Climate models and computing talk with Balaji
Yesterday the U. Toronto Atmospheric Physics group hosted a talk by Balaji1, head of the modeling systems group at the Geophysical Fluid Dynamics Lab (GFDL) at Princeton University, a school in New Jersey. Balaji’s interests include High Performance Computing (HPC) and computer modeling. His Ph.D. is in Physics but I get the impression he is ‘computationally-oriented’.2 I don’t have his slides, but it looks as though he posts talks on his website.
The gist of his talk was that climate modeling, while of critical importance to the world, is facing several challenges:
- Scale: increasing the resolution of the model in X/Y dimensions means a factor of 4 increase in problem size, and often we want to increase the temporal resolution as well (for a factor of 8 increase).
- Climate models need to integrate new science components. For example, we should model hurricane formation by integrating sea-temperature models with atmospheric models. These integrations pose several challenges.
- Models need to be reproducible, according to current scientific dogma, but this is a tough challenge when a model run can take many days to run, and is subject to hundreds if not thousands of parameter choices. There are research efforts underway to understand what ‘reproducibility’ ought to mean at this scale: is probabilistic reproducibility enough? One challenge is that even understanding the results of the model run can be challenging.
- More and more, products of climate modeling are being sought as input into other models or decision-making. For instance, policy makers need to know drought predictions for the next 50 years in order to do land-use planning. The problem is that a) there are more of these requests than GFDL, for instance can handle; b) the models are not suitable for these predictive tasks, and require expert interpretation; c) selecting a single model is not desirable when the average of all models gives better results. Balaji mentioned a proposal to create a ‘climate service’, akin to the weather service, for doing this sort of thing.
A few other notes:
Balaji described the FRE, a configuration management system (of sorts) for recording experimental parameters and workflows. This is how GFDL tries to keep track of model runs, and maintain reproducibility. He did mention that the system can still be tweaked at the instance level, so the FRE may not capture everything that was done for that run.
I asked Balaji why these research centres were so intent on building and maintaining supercomputer clusters. After all, it isn’t something they should be experts in. I suggested the real experts were companies like Google and Amazon who routinely operate thousands of processors in data centres around the world.
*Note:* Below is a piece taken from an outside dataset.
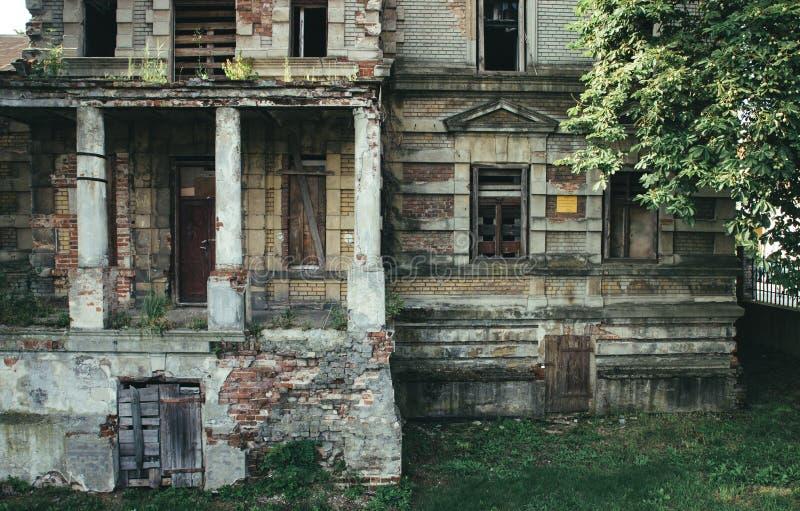 Konin, Polen Verlassener und vernachlässigter Edward Raymond-` s Palast stockbilder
His response was that they needed the control. The models need control over configuration, for reproducibility (after all, they are interested in bit-level reproducibility); they also needed control over core cycles, so that the models could run uninterrupted. He gave as an example the Department of Energy supercomputer centre, where other needs (more processing intensive) would bump climate models from the queue. Furthermore, he thought it likely that running on Google App Engine, for example, might cost even more than maintaining and running your own cluster.
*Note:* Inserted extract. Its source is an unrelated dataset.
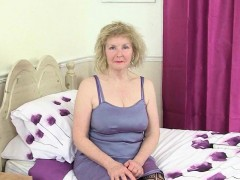 british-granny-zadi-soaks-her-tights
That answer is understandable, but it does seem solvable. These are essentially business problems that can be negotiated: cost of cpu time, service level guarantees, etc. It’s hard to see how GFDL can compete with Google’s engineers in maintaining and building massive clusters. As an example, DNA sequencing is now taught on Amazon EC2 ‘machines’.
Finally, I would think from a reproducibility standpoint that relying on knowledge of specific machine configurations is way too detailed. It shouldn’t matter to your model that this machine runs VMS 3 while this other machine ran Linux 2.6.24. I know it *does* currently matter; but it shouldn’t.
It was a fascinating talk; he managed to tailor it to the diverse group of people listening in very well. I wonder if Steve Easterbrook will get to visit the GFDL lab as part of his sabbatical research.
BACK 1. I believe this is his last name, but used in the Brazilian fashion, a la Ronaldo/Pele.
BACK 2. I apologize for being sleepy mid-way through!